Rumsitzen und Kräne gucken.

Genug gesessen und geschaut, ich kehre nun auch um.

Vielleicht ein Feierabendbier.

Suchbild.

Arbeitsplatz mit Sofa.

Viele Fenster.

Radparcours. Ich bin neidisch.

Außendusche mit Spüli.

Hübsche Kisten.

Kurz abgestellt.

Ich laufe immer weiter Richtung Fischmarkt an einer langen Mauer entlang und finde viele kleine Mosaike. So schön. Sie beginnen mit DANCE/Tanz wie ganz oben und dann geht es weiter mit SING/Sing

FAITH/Vertrauen/Glaube

JOY/Freude

HOPE/Hoffnung (‚bokma‘ ist türkisch und nicht unbedingt ein freundliches Wort, aber manchmal ist das Leben eben genau so, nämlich schei…. und es ist keine Hoffnung in Sicht.)

PEACE/ Friede

Nordakademie mit Kränen.

Besucher*innen der Nordakademie.

Treppauf. Treppab.

Ich war zu faul nach oben zu klettern aber der Blick ist sicher toll.

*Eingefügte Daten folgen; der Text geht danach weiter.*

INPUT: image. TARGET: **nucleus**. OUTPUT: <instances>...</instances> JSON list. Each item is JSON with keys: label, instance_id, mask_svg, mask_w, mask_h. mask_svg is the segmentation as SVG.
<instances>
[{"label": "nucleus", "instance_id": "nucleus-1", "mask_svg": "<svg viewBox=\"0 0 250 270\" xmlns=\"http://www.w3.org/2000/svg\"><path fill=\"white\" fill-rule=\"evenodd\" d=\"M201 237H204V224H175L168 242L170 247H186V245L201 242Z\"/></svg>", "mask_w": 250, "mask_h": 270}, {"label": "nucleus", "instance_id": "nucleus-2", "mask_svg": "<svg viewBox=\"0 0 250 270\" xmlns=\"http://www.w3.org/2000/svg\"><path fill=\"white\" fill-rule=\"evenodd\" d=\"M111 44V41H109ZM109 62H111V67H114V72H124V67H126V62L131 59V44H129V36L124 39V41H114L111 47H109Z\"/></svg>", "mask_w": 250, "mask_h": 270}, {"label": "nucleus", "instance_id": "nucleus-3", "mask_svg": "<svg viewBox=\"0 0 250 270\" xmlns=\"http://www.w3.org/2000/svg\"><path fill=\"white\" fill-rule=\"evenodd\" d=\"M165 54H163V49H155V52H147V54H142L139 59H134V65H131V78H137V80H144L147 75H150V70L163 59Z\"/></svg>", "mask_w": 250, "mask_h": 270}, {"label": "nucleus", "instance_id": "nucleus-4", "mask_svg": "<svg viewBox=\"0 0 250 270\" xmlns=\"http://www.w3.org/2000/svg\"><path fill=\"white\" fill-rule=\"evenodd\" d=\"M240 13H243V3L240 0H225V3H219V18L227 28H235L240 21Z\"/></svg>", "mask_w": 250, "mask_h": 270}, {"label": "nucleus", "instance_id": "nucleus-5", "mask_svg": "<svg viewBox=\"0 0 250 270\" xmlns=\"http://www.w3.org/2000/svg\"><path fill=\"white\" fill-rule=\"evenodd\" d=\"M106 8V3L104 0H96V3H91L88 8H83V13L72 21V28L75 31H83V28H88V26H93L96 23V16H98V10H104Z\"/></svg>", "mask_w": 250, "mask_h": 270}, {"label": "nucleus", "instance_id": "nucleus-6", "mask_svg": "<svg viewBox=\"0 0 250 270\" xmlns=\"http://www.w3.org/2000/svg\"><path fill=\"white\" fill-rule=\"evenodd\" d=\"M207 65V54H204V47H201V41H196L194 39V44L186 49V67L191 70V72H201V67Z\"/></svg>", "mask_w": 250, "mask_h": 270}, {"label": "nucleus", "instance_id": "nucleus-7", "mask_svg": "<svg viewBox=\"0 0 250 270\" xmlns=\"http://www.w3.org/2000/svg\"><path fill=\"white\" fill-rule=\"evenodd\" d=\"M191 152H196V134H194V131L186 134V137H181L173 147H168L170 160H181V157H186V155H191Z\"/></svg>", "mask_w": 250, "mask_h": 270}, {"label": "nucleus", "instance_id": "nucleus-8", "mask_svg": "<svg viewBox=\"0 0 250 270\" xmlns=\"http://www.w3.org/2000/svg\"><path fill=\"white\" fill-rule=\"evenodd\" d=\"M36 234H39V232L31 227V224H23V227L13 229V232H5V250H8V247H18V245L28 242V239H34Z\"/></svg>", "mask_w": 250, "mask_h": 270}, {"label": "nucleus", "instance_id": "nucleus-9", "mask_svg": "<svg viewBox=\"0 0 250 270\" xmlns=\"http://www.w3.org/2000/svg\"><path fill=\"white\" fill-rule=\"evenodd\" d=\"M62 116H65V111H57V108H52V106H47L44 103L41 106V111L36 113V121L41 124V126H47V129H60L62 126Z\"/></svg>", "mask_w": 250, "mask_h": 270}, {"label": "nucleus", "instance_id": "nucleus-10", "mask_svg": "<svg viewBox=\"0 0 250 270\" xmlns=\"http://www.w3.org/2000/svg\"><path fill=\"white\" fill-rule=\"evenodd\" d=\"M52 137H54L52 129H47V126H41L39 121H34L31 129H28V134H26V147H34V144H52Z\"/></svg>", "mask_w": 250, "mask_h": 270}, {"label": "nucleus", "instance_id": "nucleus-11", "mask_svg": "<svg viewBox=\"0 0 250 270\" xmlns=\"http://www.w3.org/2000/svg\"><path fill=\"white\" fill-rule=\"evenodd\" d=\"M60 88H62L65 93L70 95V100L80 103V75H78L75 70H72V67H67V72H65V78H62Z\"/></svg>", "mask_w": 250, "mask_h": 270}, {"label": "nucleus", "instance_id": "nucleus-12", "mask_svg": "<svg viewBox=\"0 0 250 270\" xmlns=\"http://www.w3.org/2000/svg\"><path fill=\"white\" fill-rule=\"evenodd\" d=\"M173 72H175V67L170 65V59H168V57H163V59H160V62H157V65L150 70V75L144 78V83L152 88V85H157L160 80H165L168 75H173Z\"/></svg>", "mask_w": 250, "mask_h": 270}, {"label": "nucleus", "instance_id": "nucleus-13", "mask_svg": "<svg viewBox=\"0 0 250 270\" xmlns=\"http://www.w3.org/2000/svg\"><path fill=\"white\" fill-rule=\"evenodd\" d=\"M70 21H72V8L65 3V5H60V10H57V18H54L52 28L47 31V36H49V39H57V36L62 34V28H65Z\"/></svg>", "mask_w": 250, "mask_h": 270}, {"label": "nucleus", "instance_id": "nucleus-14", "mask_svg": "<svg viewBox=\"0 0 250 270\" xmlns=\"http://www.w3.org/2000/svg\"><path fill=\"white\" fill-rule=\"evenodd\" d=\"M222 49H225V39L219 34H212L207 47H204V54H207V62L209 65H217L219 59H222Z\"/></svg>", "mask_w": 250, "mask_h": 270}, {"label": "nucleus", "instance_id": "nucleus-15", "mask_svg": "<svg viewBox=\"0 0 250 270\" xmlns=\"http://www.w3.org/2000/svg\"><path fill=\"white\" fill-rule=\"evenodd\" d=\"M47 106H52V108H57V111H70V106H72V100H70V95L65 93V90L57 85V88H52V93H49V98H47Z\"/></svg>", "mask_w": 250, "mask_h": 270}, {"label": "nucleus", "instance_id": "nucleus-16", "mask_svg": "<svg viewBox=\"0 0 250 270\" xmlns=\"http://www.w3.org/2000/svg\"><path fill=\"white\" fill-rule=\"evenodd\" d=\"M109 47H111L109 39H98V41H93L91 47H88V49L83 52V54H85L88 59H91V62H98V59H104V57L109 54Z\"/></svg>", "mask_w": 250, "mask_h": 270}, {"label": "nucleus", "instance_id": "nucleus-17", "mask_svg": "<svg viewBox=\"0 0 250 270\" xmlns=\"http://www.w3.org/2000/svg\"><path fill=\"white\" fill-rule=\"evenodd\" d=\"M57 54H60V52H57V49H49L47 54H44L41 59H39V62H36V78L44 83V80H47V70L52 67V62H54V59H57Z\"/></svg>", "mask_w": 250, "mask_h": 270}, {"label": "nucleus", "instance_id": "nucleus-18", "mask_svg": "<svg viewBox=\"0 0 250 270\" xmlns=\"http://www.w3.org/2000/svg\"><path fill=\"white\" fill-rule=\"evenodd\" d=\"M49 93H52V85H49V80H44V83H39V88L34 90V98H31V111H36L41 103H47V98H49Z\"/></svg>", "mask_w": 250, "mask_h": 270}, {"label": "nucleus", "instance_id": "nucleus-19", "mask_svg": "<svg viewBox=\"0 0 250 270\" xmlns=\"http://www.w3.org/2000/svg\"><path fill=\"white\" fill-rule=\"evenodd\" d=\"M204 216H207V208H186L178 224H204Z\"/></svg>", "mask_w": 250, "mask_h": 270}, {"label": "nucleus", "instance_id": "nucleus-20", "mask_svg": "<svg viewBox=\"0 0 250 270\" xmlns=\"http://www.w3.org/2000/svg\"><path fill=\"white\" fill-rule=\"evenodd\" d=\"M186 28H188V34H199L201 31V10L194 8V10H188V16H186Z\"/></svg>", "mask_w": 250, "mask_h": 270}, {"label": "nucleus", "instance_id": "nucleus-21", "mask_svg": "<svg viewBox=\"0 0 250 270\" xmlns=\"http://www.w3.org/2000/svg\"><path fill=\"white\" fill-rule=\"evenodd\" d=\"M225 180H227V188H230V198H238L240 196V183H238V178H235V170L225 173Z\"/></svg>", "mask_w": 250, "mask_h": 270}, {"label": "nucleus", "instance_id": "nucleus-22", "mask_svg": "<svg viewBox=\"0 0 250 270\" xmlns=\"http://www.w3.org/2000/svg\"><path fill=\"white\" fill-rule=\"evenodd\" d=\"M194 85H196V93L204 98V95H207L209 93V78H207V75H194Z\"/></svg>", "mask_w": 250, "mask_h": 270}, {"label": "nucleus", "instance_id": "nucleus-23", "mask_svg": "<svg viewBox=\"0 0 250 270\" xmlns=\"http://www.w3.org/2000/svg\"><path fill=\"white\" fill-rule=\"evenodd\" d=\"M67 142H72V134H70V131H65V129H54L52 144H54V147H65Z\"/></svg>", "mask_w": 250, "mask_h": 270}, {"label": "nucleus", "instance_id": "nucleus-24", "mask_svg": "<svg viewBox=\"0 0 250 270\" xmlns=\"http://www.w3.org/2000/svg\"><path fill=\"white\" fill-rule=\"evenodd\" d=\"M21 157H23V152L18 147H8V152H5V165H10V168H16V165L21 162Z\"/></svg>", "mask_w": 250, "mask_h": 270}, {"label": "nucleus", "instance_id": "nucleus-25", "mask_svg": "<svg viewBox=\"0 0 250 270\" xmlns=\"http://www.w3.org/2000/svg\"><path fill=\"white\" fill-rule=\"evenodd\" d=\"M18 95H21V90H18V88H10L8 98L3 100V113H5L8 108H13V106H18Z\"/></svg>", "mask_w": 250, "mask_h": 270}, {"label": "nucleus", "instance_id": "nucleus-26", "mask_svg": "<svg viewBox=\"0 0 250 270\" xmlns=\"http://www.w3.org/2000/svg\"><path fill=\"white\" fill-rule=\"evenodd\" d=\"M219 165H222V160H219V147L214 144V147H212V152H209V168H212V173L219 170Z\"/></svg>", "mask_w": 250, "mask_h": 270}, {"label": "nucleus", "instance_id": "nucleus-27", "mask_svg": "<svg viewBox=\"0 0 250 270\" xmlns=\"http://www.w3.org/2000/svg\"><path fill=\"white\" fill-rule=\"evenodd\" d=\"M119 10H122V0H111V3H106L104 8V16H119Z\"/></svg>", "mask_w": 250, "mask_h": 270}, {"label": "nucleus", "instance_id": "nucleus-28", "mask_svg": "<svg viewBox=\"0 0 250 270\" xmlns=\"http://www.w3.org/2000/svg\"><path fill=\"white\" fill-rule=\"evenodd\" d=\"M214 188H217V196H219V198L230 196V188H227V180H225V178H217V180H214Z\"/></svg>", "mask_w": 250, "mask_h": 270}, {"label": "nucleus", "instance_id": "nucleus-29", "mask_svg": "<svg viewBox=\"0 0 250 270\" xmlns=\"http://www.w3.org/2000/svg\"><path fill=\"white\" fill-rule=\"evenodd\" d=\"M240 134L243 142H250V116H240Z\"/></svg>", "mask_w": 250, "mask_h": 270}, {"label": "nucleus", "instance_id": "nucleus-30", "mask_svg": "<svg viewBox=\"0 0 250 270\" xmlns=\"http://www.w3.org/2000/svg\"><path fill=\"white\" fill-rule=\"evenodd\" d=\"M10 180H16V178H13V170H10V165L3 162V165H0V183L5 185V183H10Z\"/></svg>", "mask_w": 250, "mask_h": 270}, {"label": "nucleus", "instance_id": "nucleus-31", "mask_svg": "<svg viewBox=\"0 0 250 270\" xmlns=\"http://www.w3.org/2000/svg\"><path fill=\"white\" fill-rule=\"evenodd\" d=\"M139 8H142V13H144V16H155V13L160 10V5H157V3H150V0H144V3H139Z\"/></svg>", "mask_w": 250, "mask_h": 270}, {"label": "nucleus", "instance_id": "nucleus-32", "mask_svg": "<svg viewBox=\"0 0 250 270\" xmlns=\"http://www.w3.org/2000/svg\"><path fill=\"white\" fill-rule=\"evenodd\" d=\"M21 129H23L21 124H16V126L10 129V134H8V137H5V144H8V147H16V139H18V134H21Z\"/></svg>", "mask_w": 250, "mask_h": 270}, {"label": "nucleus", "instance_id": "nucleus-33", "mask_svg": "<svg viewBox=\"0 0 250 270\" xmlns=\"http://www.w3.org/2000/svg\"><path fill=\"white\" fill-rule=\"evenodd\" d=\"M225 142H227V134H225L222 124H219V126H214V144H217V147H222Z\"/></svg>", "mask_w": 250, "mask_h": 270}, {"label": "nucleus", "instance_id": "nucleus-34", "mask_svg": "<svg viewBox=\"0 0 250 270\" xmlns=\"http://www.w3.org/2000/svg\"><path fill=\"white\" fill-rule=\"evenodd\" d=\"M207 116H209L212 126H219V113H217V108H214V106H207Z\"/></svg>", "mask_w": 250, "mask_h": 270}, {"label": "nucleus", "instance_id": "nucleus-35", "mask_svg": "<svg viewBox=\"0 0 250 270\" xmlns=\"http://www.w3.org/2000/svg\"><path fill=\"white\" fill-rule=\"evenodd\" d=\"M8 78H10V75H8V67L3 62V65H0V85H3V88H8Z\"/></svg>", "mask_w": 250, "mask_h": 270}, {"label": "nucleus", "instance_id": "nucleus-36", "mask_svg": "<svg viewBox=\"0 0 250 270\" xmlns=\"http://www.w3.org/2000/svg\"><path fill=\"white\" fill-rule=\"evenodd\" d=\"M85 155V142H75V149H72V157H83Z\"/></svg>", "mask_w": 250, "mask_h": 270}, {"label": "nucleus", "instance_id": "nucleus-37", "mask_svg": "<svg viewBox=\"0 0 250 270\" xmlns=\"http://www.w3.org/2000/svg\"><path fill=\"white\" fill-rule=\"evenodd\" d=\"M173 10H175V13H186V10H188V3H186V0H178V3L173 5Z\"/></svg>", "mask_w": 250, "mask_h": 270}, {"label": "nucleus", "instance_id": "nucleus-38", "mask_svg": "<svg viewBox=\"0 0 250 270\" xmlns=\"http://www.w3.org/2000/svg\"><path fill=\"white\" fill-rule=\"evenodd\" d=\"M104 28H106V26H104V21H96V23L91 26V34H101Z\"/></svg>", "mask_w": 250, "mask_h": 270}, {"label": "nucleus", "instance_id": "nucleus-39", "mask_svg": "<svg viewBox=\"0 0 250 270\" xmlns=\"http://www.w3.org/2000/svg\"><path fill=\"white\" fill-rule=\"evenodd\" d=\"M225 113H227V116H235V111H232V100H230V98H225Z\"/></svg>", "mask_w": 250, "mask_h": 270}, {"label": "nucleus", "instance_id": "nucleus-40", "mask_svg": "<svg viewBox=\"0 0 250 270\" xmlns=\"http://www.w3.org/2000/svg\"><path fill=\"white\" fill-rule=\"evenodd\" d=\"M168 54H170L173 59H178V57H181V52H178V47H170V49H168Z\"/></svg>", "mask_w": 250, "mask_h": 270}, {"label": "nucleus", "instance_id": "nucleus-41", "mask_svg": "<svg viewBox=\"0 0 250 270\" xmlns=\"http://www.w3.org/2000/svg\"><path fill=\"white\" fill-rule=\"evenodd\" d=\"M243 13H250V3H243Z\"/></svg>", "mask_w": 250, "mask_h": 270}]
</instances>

Ich konnte nicht herausfinden was das hier für ein Gebäude ist. Es ist an der Ecke ‚Van-der-Smissen-Straße’/’Am Altonaer Holzhafen‘. Sieht aus wie ein Zugang zum Flieger bzw. hier in Hamburg wohl eher zu einem Schiff.

Ein letzter Blick und dann biege ich an der (siehe unten)

ab und steige eine steile Treppe hinauf.

Oben angekommen sehe ich ein Fenster mit Schiff.

Fassade.

Die können nicht mich meinen.

Und weil Freitag ist suche ich mir eine Pizzeria für die Freitags-Pizza bevor ich noch ein letztes mal auf die Dachterrasse steige und mir das Hochhaus und den Abendhimmel ansehe. Um 22 Uhr liege ich im Bett und knipse kurze Zeit später das Licht aus. Mehr Hamburg folgt – ich hoffe in Kürze.